NK cell cytotoxicity test

Huh7 or Huh7-GCK+/HK2 were seeded at 1×105 cells per well in a 24-well plate in RPMI-1640 (Gibco) with 10% FCS and 40 µg/ml gentamycin. After 24 h, 3×105 or 3×106 NK cells were added to the culture wells. The cytotoxicity assay was performed for 4 h at 37 °C, under 5% CO2. Target hepatoma cells were harvested after trypsination, labeled with propidium iodide (PI) and analyzed by FACS. Cell death was monitored after morphological gating on hepatocytes.

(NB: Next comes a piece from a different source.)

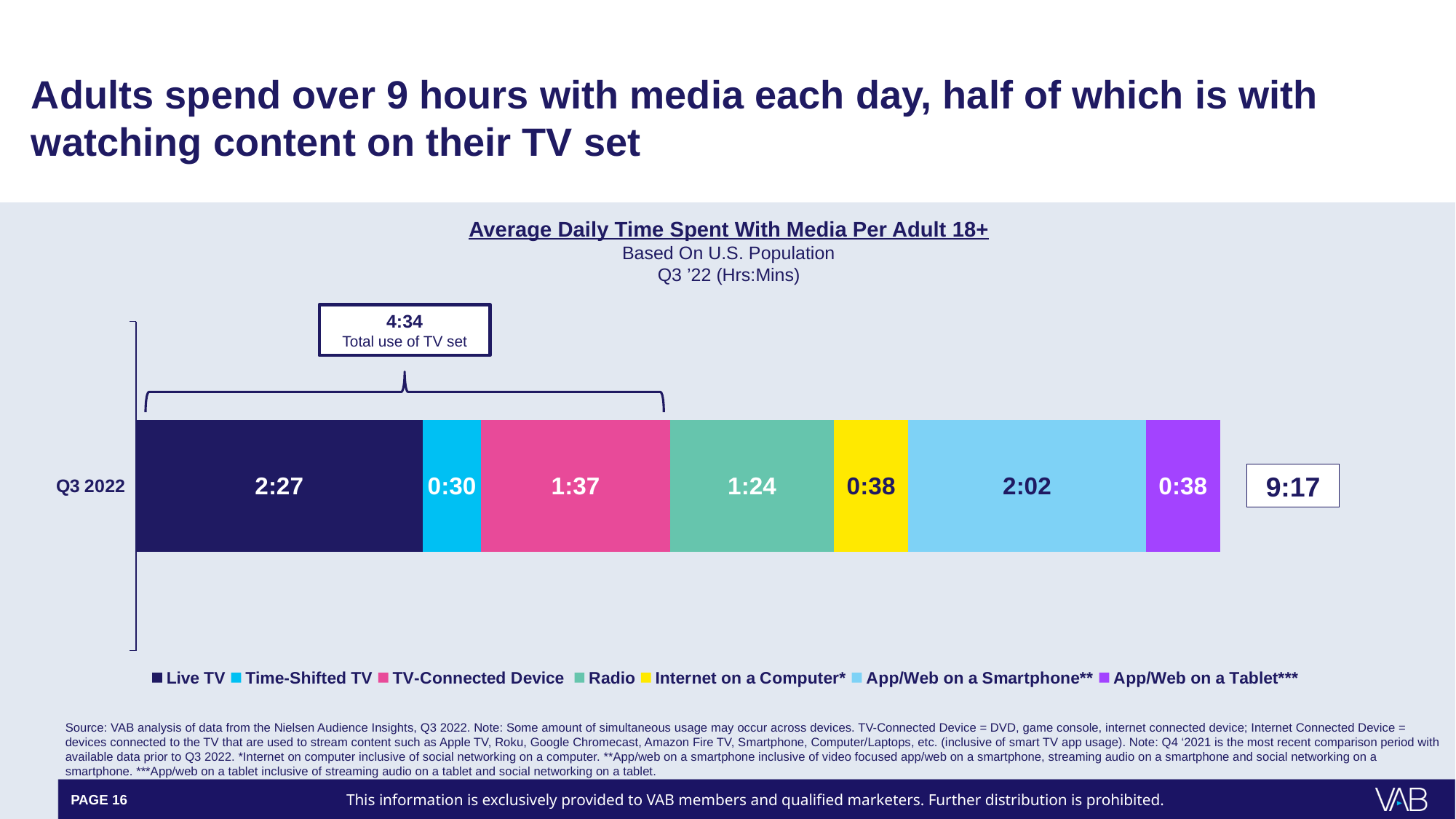
What kind of chart is shown on the slide? Stacked bar chart What is the value for App/Web on a Smartphone**? 2:02 What is the value for Live TV in the stacked bar? 2:27 What is the difference between the Live TV value and the App/Web on a Smartphone** value? 0:25 Which series has the smallest value in the Q3 2022 bar? Time-Shifted TV Which is larger, the value for Radio or the value for TV-Connected Device? TV-Connected Device How many series does the legend list? 7 What is the value for Radio? 1:24 What is the total use of TV set shown in the callout above the bar? 4:34 What is the total of the Q3 2022 stacked bar? 9:17 Which series has the largest value in the Q3 2022 bar? Live TV What is the value for TV-Connected Device? 1:37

Statistics and reproducibility

All the statistical analyses were performed with GraphPad Prism or Analyse-it software. Details of statistical analyses can be found in figure legends. Two-sided statistical analyses were performed on experiments reproduced at least 3 times independently. The exact p values are indicated either directly in the figure or in the legend. The exact sample size (n) is given in the legend of each figure. The mean ± standard error of the mean (SEM) is displayed, unless otherwise stated. Confidence interval was set to 95% in all statistical tests.

Reporting summary

Further information on research design is available in the Nature Research Reporting Summary linked to this article.